I learned how to do this with bands who refused to cut anything, wanted to hear everything, and still wanted the mix to be 'clean'.


Hey Ryan,

I guess you're mainly talking about sounds that have been layered up together. Sadly I never get anything pre-mixed. I normally just improvise and play through with randomly set faders and see how it sounds. If it sounds cool and works with the picture great, if not I will actually scrub each track to see what's in there. I will more often than not strip out material that is surplus to requirements.

For atmos/ambience I normally solo that group, suspend automation (I use ProTools) and get the balance right. I then apply that automation to the scene.

I like the mixture of improvisation and careful thought.


The editors here do rudimentary volume premixes before they deliver to me which I usually bring in with the tracks. Do a pass to listen and place markers at points where stuff needs tweaking (usually I mark them depending on the work needed eg A for total remix/re-edit, B for volume tweaks, C for too many fx layers etc - I've about 10 'codes'). Then I Go through marker by marker and either remix scenes in touch mode or use Trim automation for tweaks. Generally I don't go digging unless its a total redo on a sound. Once I'm happy I have about 10 stem faders which I do a overall mix with.

On smaller shows where I might only have 20-30 tracks, the marker workflow isn't as necessary but for my current series (over 80tracks per ep) its easier to manage.


When I was first delivering FX stems to one of our mixers, I would go through painstaking effort to premix. I would pan and automate everything to be able to deliver a final, re-recording ready stem. It was only after about the 4th or 5th show I delivered this way that I found out that he was deleting everything the moment he imported the session data. Meanwhile he was wondering what the hell was taking me so long... As a result, pretty much everyone here is delivering elements with zero premixing.

So first and foremost, communication up and down the chain is key. If you can make sure that whomever is providing your elements has a clear understanding of what you're expecting from them, then you're not wasting their time or yours.

Now, if you don't have that luxury, or (as your phrasing suggests) the ones providing your elements are just doing a crap job about premixing, here's what I do. Since I've wasted a bunch of time myself soloing up individual elements of a build to see what's what, I start by throwing up all the faders to get a balance. If something sounds out of whack, rather than soloing each channel, I mute where I assume the problem is. Usually I'm looking at meters and waveforms to make my best guess. I've found it faster to listen in the context of the entire sound, mute the offenders to find them, pull them back, unmute and gradually add them back until I like what I hear.
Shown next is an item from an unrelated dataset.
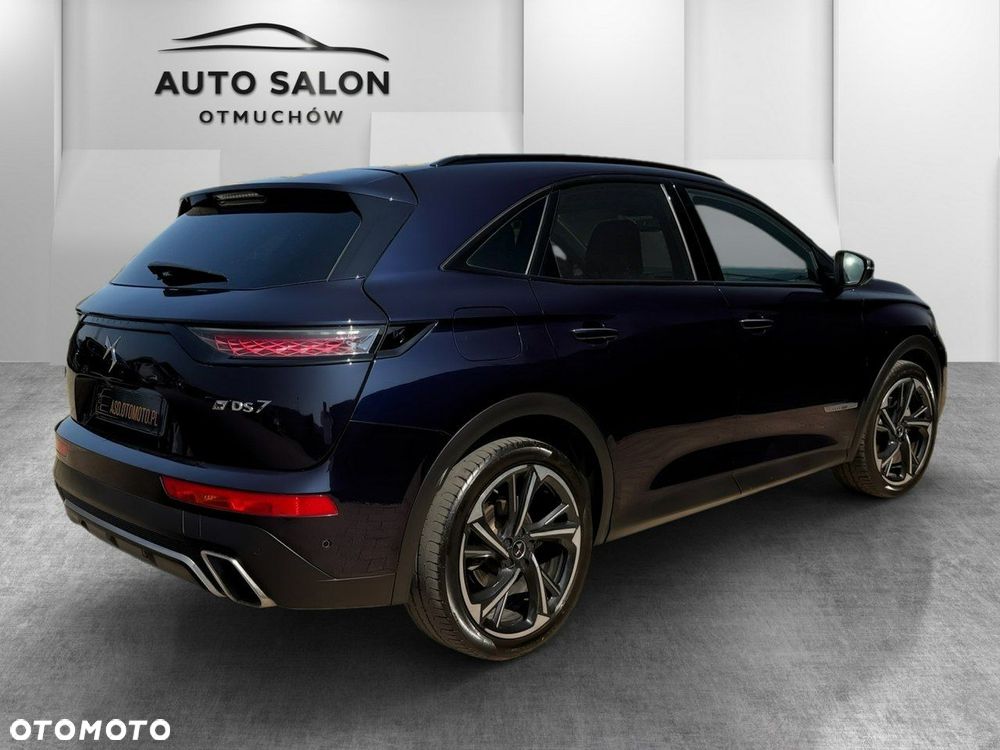 DS Automobiles DS 7 Crossback - 6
This way I'm mixing more of the sound at once, which usually results in fewer passes of the sound.

Now, because I know the guys who are effects building for me, and I know how they work, I know that elements higher up the track constitute more "important" elements to the design. As a result, an effect placed on the "FX 4" track will typically play louder than something on "FX 12." But that's usually just a starting point. So I'll write the basic balance automation, then dive into trim to detail its mix. After I've gotten the effect mixed, I'll use a VCA to feather it in against the rest of the mix.

As far as muting clips goes, I rarely do it. There are occasions where I don't agree with what they delivered and I may have to go hunting for the sound that I think should be in there instead. But more often than not, rather than shift gears completely, I'll EQ or mix down the bad elements sooner than getting rid of them completely. There usually some reason that it's been added to the design.